По дороге между рядов я ощутила, как кто-то больно потянул за косу!
– Ай! – пискнула я и ухватилась за собственные волосы.
Повернула голову и обнаружила, что моя резинка с белым бантом, которая закрепляла одну из кос, теперь в руках Питерского. Именно он нагло и довольно больно стянул ее с меня и теперь под гогот друзей победно вешал бант себе на пиджак как трофей.
– Очень весело, – высказалась я, чувствуя, как распускается коса.
Убрала ее за спину, заплету уже после выступления у доски. Только нахмурилась. Придурок! Как же я его не выношу…
Попыталась абстрагироваться от всего и встала к доске лицом. На миг прикрыла глаза, чтобы выровнять дыхание. Затем повернулась к классу. Неловко сцепила пальцы рук между собой под взглядами одноклассников, как и всегда пренебрежительными.

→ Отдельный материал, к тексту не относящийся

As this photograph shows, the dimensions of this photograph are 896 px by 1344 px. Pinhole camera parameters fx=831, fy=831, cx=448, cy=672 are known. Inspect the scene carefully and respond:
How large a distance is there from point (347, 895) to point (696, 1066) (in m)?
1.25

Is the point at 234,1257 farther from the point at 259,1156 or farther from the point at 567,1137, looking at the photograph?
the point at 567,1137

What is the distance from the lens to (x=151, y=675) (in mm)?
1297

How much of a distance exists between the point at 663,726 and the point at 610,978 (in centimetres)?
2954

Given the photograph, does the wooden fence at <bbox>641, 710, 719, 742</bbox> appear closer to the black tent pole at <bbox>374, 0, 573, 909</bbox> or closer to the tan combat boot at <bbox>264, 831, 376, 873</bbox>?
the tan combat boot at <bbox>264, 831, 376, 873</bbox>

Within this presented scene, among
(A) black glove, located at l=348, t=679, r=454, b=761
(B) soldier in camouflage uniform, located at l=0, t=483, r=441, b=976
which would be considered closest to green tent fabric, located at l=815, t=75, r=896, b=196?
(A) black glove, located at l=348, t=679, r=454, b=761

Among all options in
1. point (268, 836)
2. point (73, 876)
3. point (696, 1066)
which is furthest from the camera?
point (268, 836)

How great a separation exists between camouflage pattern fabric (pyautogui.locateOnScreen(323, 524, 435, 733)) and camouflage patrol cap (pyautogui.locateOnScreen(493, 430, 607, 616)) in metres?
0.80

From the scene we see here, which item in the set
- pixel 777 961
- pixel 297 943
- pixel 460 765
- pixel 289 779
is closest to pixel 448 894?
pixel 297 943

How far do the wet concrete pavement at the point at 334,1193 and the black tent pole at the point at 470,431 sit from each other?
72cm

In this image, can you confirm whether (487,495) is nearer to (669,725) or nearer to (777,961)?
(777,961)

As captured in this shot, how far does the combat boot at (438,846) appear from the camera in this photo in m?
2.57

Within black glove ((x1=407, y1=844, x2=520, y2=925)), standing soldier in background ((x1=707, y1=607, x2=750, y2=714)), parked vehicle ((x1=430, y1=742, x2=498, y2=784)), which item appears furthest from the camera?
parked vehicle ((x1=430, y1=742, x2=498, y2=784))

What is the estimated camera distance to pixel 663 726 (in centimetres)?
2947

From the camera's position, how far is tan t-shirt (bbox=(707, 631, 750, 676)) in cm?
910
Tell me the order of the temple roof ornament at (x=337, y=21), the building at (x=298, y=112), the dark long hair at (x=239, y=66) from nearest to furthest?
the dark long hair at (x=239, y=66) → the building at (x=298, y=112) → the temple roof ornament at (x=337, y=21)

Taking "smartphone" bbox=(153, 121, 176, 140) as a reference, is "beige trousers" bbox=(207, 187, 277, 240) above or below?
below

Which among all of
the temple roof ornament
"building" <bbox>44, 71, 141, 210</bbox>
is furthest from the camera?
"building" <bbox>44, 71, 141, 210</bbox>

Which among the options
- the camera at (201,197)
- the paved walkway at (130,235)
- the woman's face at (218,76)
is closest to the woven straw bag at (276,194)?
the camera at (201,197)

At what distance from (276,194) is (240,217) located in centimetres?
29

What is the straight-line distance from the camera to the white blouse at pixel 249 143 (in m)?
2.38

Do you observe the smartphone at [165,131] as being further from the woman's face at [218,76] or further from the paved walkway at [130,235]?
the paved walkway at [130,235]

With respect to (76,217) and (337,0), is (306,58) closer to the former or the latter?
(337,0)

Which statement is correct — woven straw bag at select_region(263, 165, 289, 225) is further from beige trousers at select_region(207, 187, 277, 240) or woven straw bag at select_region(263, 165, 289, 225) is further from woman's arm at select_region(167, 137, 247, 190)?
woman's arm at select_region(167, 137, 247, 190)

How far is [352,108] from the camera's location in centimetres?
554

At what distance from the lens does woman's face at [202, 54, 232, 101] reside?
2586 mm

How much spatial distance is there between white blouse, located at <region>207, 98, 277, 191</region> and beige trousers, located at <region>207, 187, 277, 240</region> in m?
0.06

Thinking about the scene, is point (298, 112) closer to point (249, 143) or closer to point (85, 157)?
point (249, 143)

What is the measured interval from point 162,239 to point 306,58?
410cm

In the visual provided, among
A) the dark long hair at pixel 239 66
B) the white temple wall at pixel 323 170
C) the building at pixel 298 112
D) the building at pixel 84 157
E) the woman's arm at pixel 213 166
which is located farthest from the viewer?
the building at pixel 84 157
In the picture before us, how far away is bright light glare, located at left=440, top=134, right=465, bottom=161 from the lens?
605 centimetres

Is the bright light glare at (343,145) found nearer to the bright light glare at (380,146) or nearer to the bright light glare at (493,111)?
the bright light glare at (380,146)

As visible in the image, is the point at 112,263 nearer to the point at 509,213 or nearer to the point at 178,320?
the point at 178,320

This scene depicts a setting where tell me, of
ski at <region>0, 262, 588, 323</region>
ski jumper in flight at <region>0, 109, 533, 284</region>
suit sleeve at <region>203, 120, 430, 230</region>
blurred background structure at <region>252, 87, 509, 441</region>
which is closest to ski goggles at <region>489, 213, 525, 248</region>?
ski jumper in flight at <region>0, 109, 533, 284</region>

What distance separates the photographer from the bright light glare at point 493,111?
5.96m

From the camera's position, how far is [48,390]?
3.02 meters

– Итак, как вы, Катенька, провели лето? – спросила Алла Дмитриевна. – Список литературы, который задавали вам, прочли?
– Да… Я прочла, – кивнула я, ощущая, как взгляды становятся еще более пренебрежительными… Кажется, из всех я одна и прочла весь список.
– Кто бы сомневался… Заучка, – не преминул воспользоваться возможностью в очередной раз поддеть меня Питерский.
Холодные голубые глаза так и припечатывали к доске. Руки дрожали, колени тоже. Ну почему я так его боюсь? Мне кажется, что я просто даже не вижу никого, только эти глаза жесткого избалованного мальчишки…
– Так, тишина, – постучала указкой по столу Алла и повернулась снова ко мне. – Это похвально, Катя! Недаром вы у нас лучшая ученица гимназии!
Градус в классе упал ещё ниже. Зря Алла об этом говорит – потом я неизбежно подвергаюсь нападкам одноклассников. Но сказанного уже не воротишь…
– Спасибо, – скупо ответила я.
– Так как вы лето провели? – задала вопрос учитель.
– Да ничего интересного не происходило… Индии, слонов и путешествий у меня не было. Я работала.
– Вот как… Где же?
– В детском лагере. В Анапе. Частично и отдыхала, выходит.
– Кем же вы там работали, Катенька?
– Прислугой, кем ещё… – влез в наш диалог Питерский. – Посудомойкой, наверное… На что она ещё годится, да и подальше от нормальных людей возле мойки и посадили.
Тут же по классу послышались язвительные смешки. Он унизил меня на весь класс. Опять…
4.2
Я так надеялась, что смогу выдержать целый год, но уже в первый учебный день в горле встал ком, а глаза заволокло слезами. Ещё более унизительным было бы только расплакаться здесь на виду у всех…
– Питерский! – загремела Алла. – Прекратите так себя вести и извинитесь перед одноклассницей!
– И не подумаю, – нагло отозвался парень и сложил руки под грудью.
– Я напишу записку вашему отцу!
– Пишите, Алла Дмитриевна.
– Да что вы за человек такой, Роман? Вам же обидеть другого ничего не стоит!
– Можно я выйду? – попросила я ее негромко, ощущая, что больше не могу сдержать слёз, а плакать при всех мне не хотелось.
– Иди, конечно, – кивнула она. – Иди…
Я, ни на кого не оглядываясь, вышла из класса и почти бегом добралась до туалетной комнаты. Внутри никого не оказалось, и я подошла к окну. Опёрлась о него руками и закрыла глаза, пытаясь успокоиться и подавить рыдания.
Не хочу из-за него плакать, не хочу!
– Кать, – тронули меня за плечо, и я вздрогнула.
Обернулась и наткнулась глазами на Диму. Видимо, он пошёл следом за мной, а я за своими мыслями не слышала даже, как он дверь открыл.
– Возьми, – протянул он мне бумажный носовой платок, который я приняла.
– С… спасибо, – поблагодарила я его и утёрла глаза и нос. – Очень кстати.
– Не плачь ты из-за него, – говорил Дима. – Козёл он тупой.
– Я знаю, – комкала я в пальцах салфетку. – Но всё равно обидно.